§ TASK TO CARRY OUT: The response should repeat word for word every line below from the one with "Gruppenavatar von Evers & Co." to the one with "Erich Von Gotha", inclusive, and nothing else; leave pictures out.

§ PROVIDED INFORMATION:
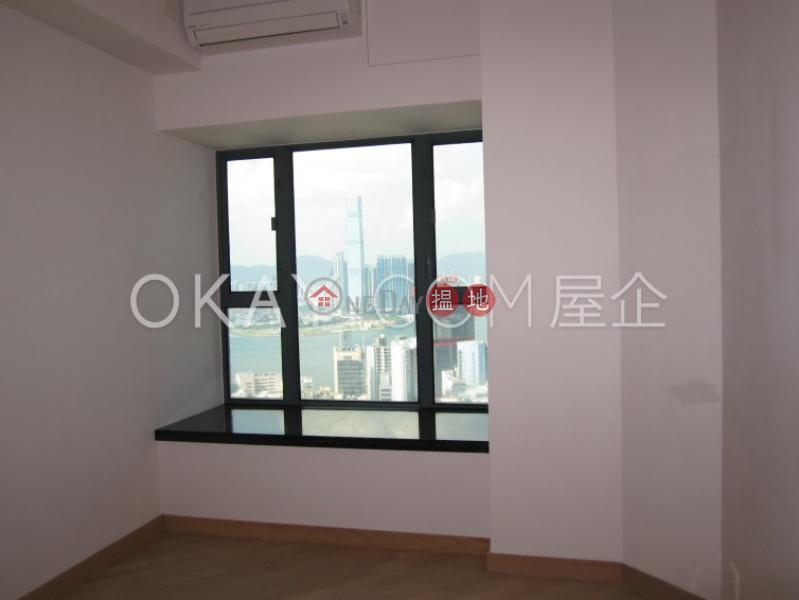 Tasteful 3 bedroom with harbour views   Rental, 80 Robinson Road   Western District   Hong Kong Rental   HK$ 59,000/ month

...

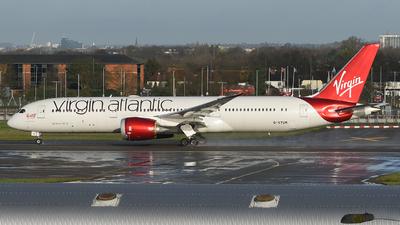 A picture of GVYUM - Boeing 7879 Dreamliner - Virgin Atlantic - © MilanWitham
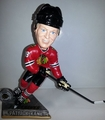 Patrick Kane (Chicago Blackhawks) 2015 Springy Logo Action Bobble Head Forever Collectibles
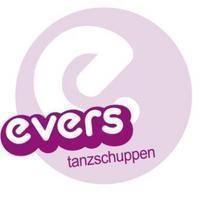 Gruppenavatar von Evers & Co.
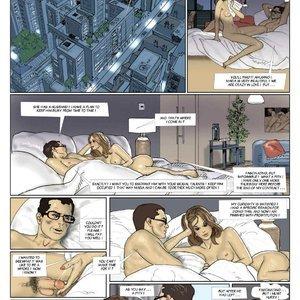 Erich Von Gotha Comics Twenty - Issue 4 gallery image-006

---

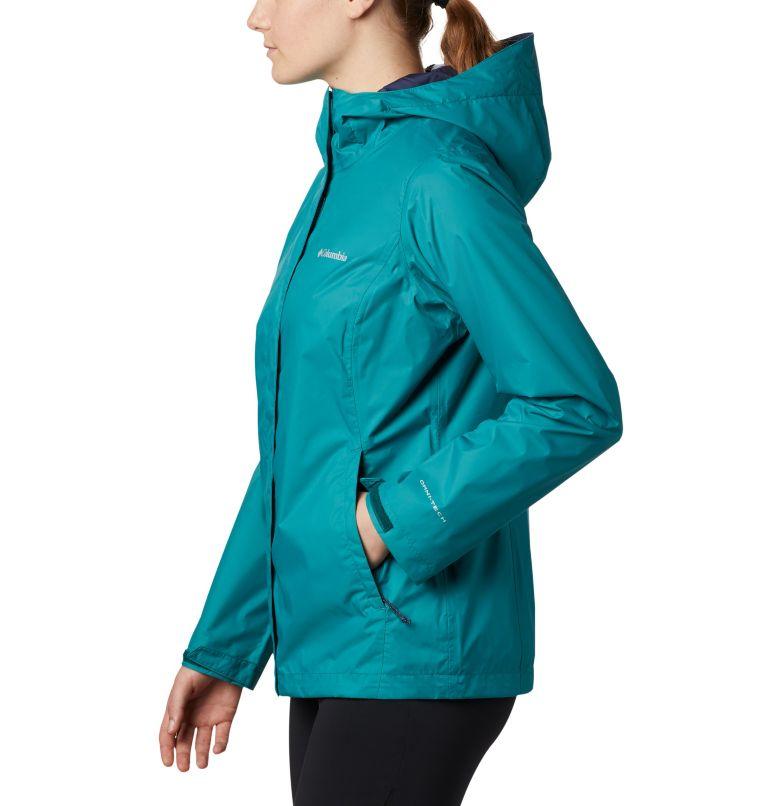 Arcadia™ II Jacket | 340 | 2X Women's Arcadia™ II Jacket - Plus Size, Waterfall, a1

§ WRITTEN SOLUTION:
 Gruppenavatar von Evers & Co.
 Erich Von Gotha Comics Twenty - Issue 4 gallery image-006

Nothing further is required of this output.